[START DATA FOR PROCESSING]

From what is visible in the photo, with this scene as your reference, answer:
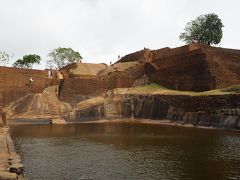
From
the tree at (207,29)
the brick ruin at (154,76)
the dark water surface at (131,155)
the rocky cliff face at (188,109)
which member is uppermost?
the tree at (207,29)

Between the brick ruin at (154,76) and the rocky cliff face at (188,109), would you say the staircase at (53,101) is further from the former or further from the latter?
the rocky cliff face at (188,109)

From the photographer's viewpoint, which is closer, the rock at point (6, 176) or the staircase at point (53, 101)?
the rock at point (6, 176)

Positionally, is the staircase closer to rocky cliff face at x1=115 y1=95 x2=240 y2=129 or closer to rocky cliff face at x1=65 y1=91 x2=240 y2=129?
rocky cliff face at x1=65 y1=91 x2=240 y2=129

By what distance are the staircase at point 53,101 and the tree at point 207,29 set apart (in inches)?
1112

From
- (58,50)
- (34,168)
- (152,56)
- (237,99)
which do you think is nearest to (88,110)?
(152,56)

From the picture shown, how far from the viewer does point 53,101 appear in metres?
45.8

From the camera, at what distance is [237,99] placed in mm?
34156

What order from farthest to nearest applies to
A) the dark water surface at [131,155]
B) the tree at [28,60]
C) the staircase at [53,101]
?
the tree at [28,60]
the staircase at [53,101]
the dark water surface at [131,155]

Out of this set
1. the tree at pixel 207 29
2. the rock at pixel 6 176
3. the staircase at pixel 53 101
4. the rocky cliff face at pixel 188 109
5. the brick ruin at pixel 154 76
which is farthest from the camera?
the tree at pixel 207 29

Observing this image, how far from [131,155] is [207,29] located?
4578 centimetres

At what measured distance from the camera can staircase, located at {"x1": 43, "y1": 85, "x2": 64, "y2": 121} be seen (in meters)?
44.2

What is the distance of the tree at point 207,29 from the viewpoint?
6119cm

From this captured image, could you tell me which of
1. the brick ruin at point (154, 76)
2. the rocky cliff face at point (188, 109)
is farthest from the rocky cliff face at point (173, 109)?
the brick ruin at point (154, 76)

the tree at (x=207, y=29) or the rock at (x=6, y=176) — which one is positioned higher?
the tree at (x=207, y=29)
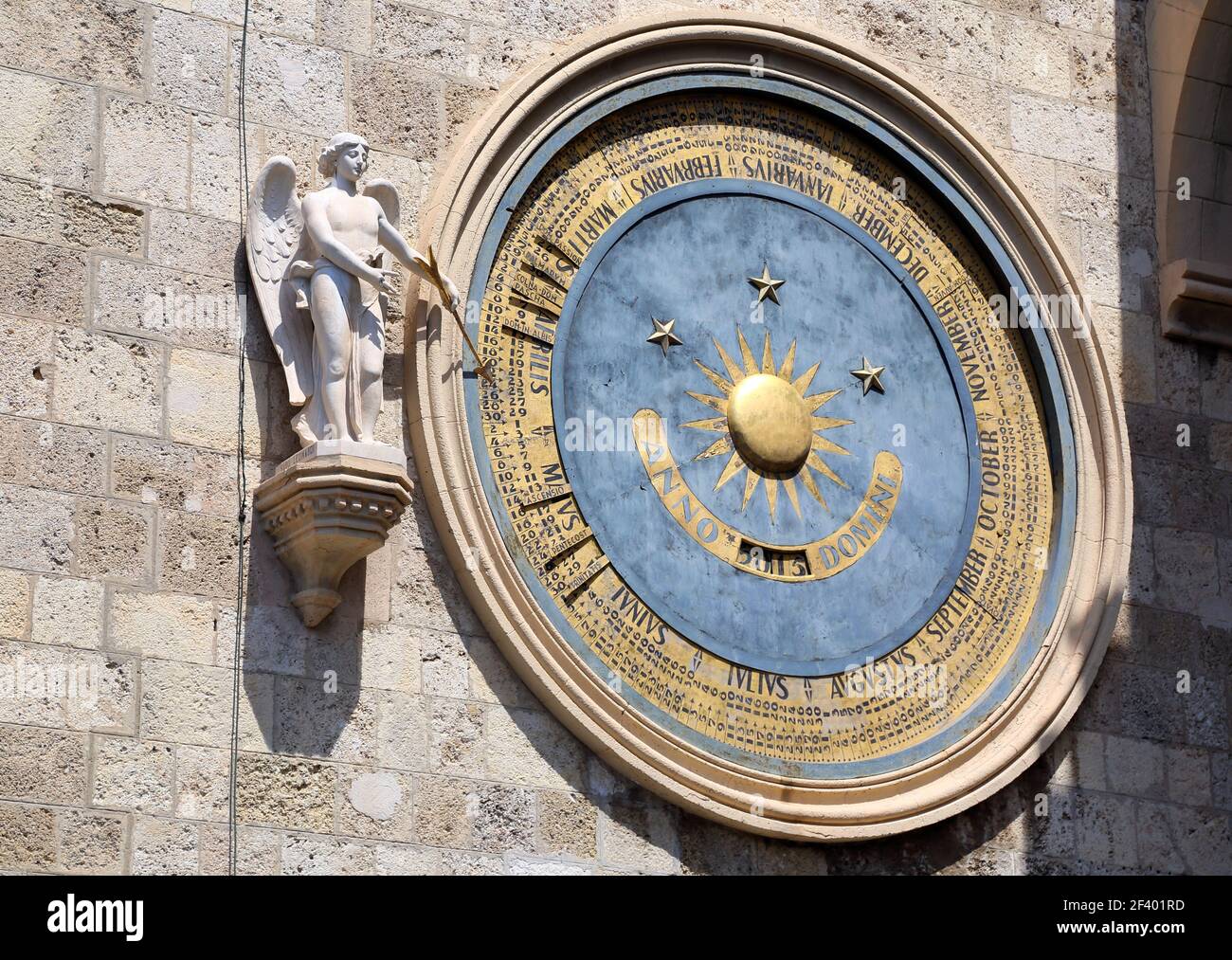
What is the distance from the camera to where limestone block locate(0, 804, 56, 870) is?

[END DATA FOR PROCESSING]
[START DATA FOR PROCESSING]

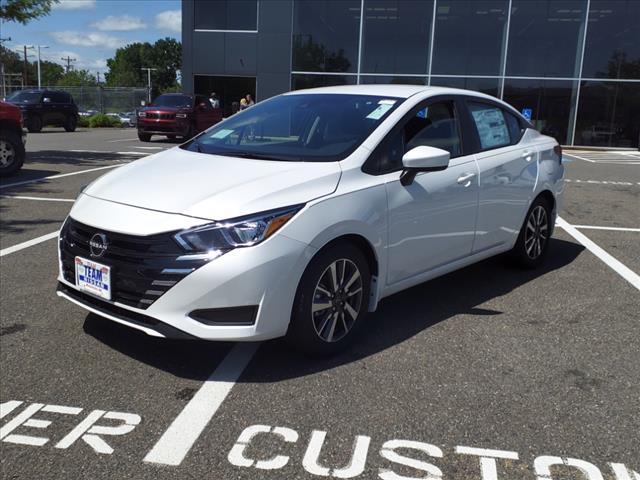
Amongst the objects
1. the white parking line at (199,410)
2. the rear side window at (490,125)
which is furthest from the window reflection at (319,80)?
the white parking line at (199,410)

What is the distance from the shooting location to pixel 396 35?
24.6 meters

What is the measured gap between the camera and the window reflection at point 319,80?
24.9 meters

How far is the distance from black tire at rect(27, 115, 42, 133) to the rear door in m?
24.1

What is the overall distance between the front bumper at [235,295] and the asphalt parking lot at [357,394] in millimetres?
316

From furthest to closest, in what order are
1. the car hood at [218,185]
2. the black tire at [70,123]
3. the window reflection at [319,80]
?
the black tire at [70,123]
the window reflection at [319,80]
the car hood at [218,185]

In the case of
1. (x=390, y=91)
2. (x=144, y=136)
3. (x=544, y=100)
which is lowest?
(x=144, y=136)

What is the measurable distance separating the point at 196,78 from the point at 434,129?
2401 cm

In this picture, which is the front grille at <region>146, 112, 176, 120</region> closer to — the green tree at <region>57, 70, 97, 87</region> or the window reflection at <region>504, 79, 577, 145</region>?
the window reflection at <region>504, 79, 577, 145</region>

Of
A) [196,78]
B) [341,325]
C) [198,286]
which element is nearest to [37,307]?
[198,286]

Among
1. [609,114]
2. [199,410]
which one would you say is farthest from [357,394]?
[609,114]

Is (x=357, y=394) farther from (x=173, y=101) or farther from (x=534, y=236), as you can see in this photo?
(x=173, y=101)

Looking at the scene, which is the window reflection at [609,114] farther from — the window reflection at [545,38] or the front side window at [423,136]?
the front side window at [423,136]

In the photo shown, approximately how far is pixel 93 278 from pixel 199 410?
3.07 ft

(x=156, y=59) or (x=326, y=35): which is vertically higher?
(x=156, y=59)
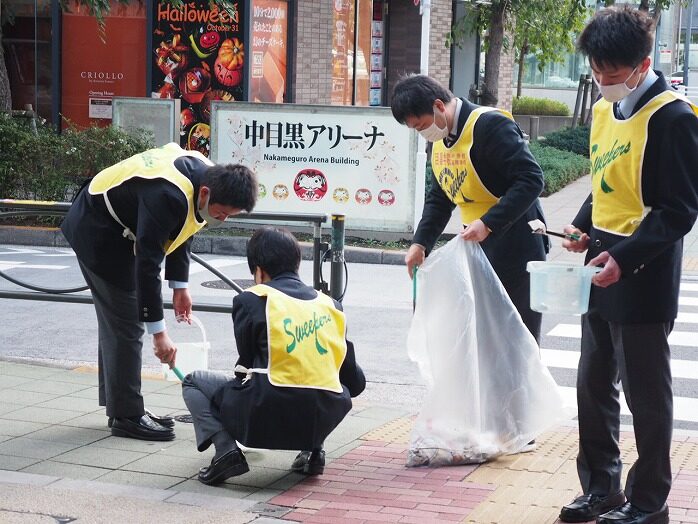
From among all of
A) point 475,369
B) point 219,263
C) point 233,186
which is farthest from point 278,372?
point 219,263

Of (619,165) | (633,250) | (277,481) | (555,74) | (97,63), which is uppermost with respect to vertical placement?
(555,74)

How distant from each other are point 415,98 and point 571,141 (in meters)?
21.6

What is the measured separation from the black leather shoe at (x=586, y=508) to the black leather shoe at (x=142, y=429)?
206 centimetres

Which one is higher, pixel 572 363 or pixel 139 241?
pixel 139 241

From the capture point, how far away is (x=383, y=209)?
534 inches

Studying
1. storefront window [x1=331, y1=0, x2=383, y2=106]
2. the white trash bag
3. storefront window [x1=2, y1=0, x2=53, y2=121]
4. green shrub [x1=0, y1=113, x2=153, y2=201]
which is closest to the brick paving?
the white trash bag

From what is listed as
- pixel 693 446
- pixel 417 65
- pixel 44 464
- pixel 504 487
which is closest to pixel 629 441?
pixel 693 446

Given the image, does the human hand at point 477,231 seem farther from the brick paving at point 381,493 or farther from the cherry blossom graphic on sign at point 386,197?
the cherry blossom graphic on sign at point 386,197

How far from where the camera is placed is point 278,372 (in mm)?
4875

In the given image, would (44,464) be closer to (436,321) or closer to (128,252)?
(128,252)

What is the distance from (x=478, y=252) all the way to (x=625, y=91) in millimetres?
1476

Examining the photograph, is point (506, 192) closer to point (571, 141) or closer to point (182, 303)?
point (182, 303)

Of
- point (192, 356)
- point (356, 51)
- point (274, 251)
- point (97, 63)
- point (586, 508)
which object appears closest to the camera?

[END DATA FOR PROCESSING]
[START DATA FOR PROCESSING]

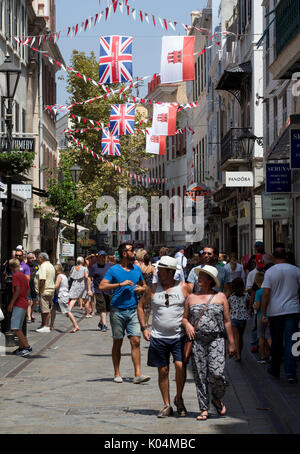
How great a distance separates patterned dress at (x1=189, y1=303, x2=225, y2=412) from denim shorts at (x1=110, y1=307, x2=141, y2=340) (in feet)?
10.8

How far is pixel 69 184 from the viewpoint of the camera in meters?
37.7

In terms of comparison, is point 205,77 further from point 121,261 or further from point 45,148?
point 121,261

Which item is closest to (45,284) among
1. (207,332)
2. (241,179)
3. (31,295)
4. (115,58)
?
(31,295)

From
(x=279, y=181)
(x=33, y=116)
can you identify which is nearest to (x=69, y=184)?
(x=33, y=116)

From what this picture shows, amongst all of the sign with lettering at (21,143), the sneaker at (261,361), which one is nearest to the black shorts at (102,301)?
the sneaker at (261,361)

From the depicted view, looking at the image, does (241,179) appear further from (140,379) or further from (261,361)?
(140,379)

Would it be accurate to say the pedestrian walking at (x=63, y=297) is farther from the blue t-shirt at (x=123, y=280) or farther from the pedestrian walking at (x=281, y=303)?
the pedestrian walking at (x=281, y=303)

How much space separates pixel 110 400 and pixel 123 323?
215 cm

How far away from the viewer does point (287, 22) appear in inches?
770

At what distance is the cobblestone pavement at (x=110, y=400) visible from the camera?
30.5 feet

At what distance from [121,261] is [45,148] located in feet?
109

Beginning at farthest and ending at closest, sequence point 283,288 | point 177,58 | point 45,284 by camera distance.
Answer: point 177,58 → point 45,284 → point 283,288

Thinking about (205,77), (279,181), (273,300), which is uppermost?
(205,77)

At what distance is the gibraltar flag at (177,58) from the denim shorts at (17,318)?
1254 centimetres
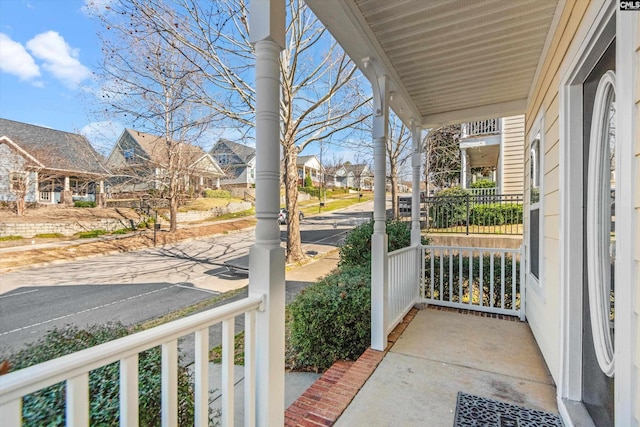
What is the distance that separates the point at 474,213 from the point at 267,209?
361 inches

[END DATA FOR PROCESSING]

**PROBLEM REQUIREMENTS:**
How many lines in the material above contain the string "paving"? Reply with the number alone.

**RESPONSE:**
2